▶ Assignment
Without including any picture, repeat the records below exactly.

▶ Data to examine
________

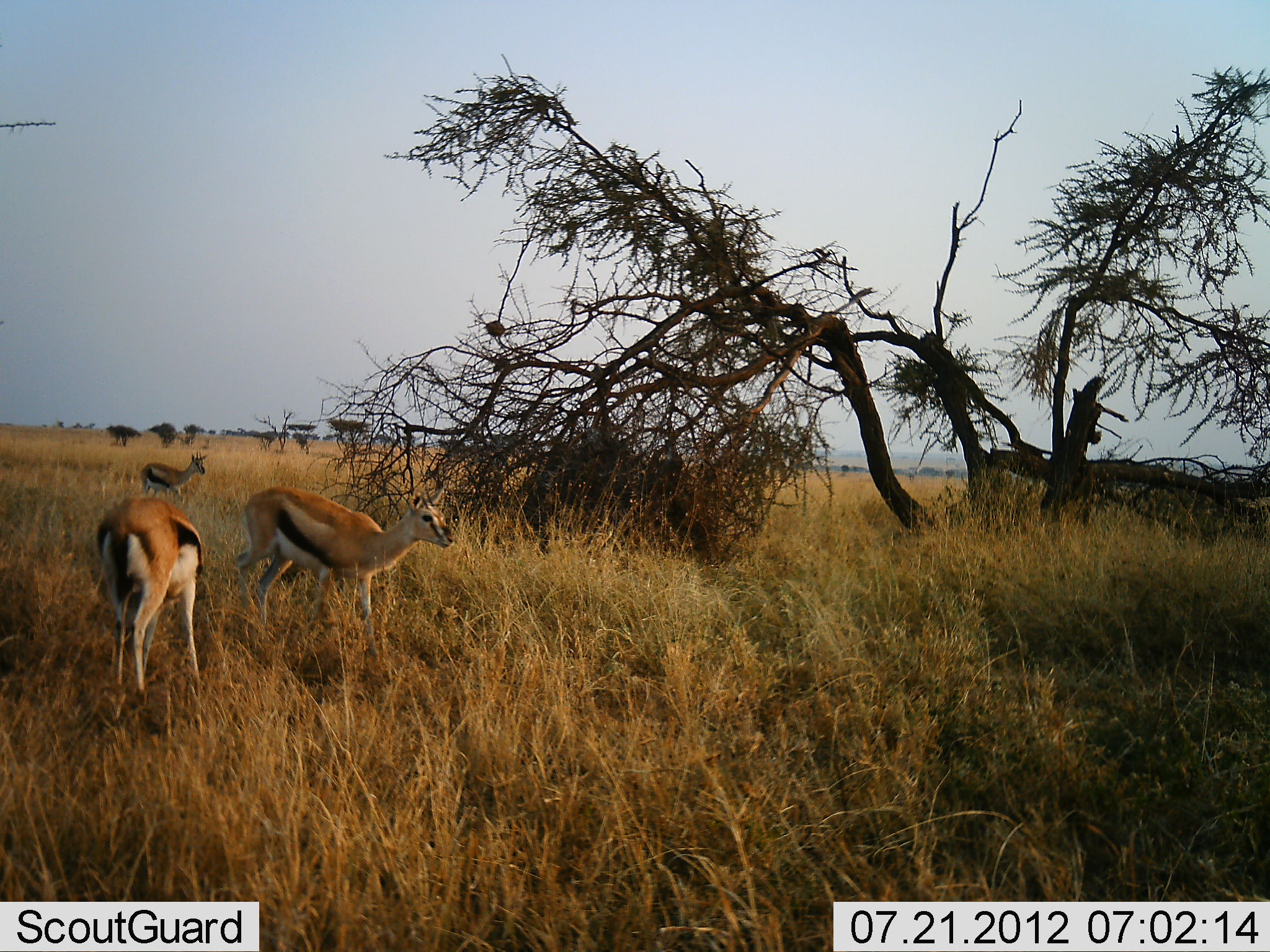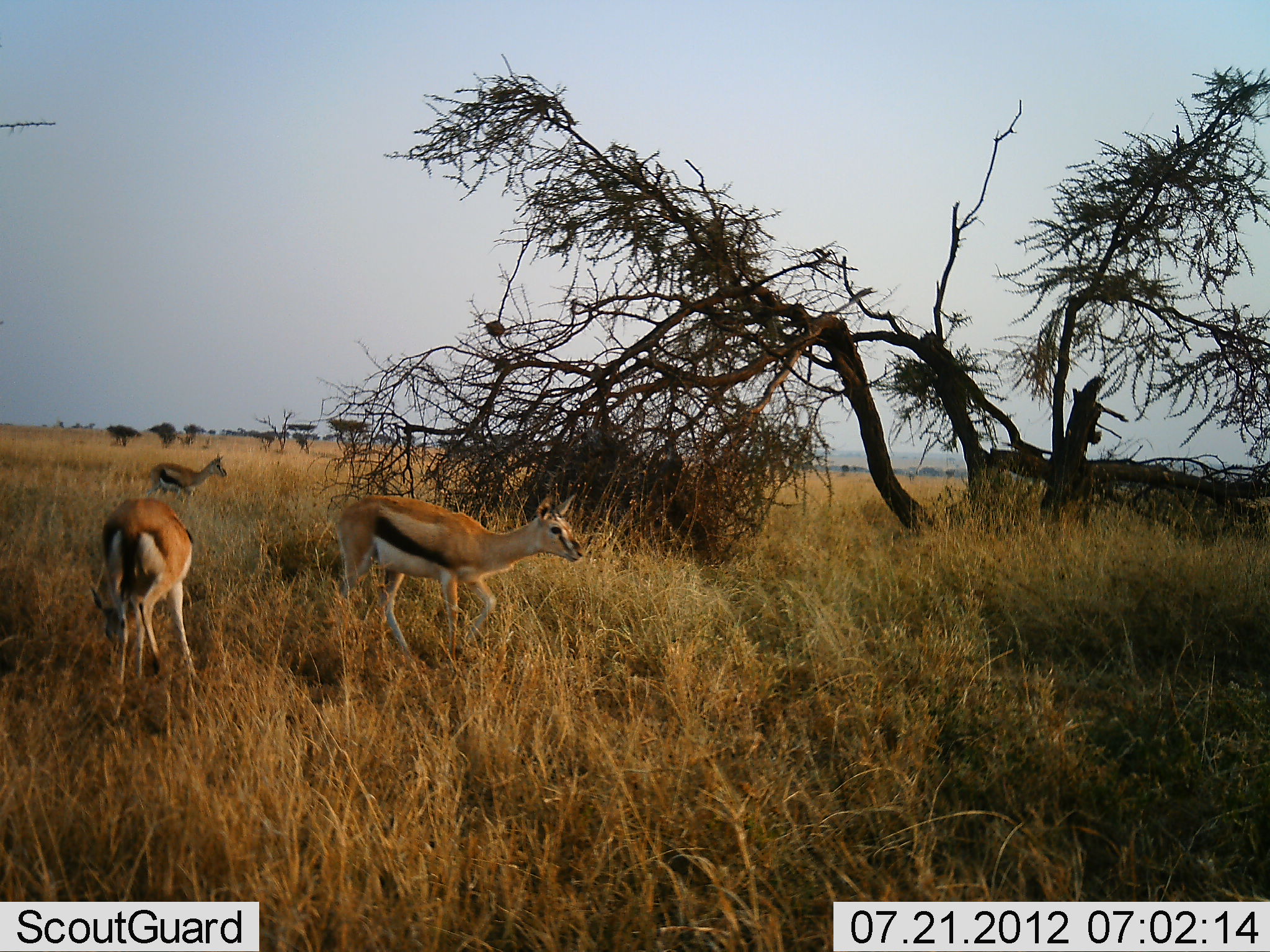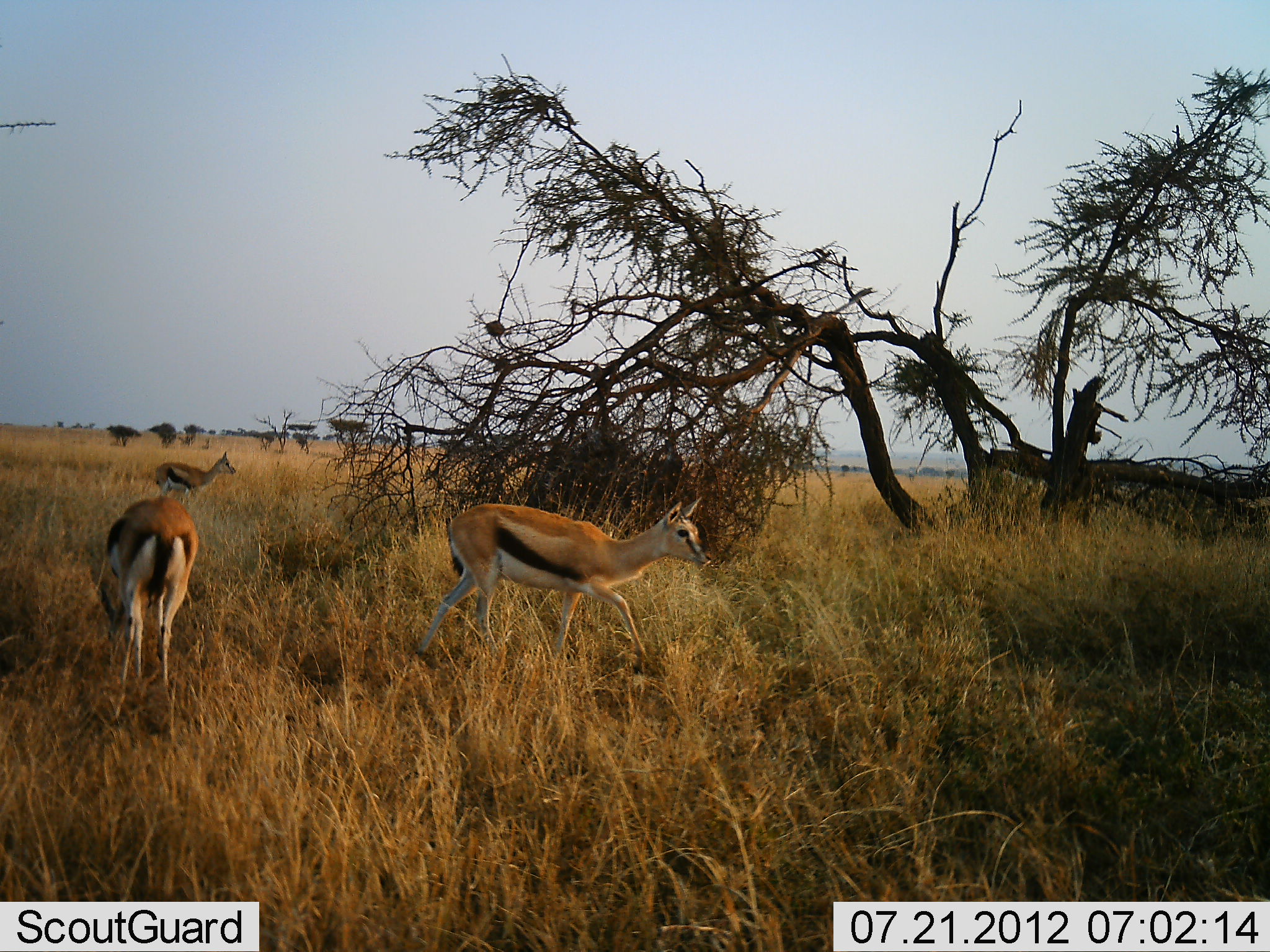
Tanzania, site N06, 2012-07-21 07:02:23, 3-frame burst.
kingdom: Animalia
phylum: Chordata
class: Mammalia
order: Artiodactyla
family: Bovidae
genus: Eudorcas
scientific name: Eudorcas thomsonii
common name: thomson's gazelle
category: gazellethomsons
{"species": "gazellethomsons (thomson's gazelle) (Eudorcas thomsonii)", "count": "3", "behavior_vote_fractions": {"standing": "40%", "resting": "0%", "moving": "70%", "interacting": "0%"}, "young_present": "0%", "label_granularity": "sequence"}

________

▶ Solution below
Tanzania, site N06, 2012-07-21 07:02:23, 3-frame burst.
kingdom: Animalia
phylum: Chordata
class: Mammalia
order: Artiodactyla
family: Bovidae
genus: Eudorcas
scientific name: Eudorcas thomsonii
common name: thomson's gazelle
category: gazellethomsons
{"species": "gazellethomsons (thomson's gazelle) (Eudorcas thomsonii)", "count": "3", "behavior_vote_fractions": {"standing": "40%", "resting": "0%", "moving": "70%", "interacting": "0%"}, "young_present": "0%", "label_granularity": "sequence"}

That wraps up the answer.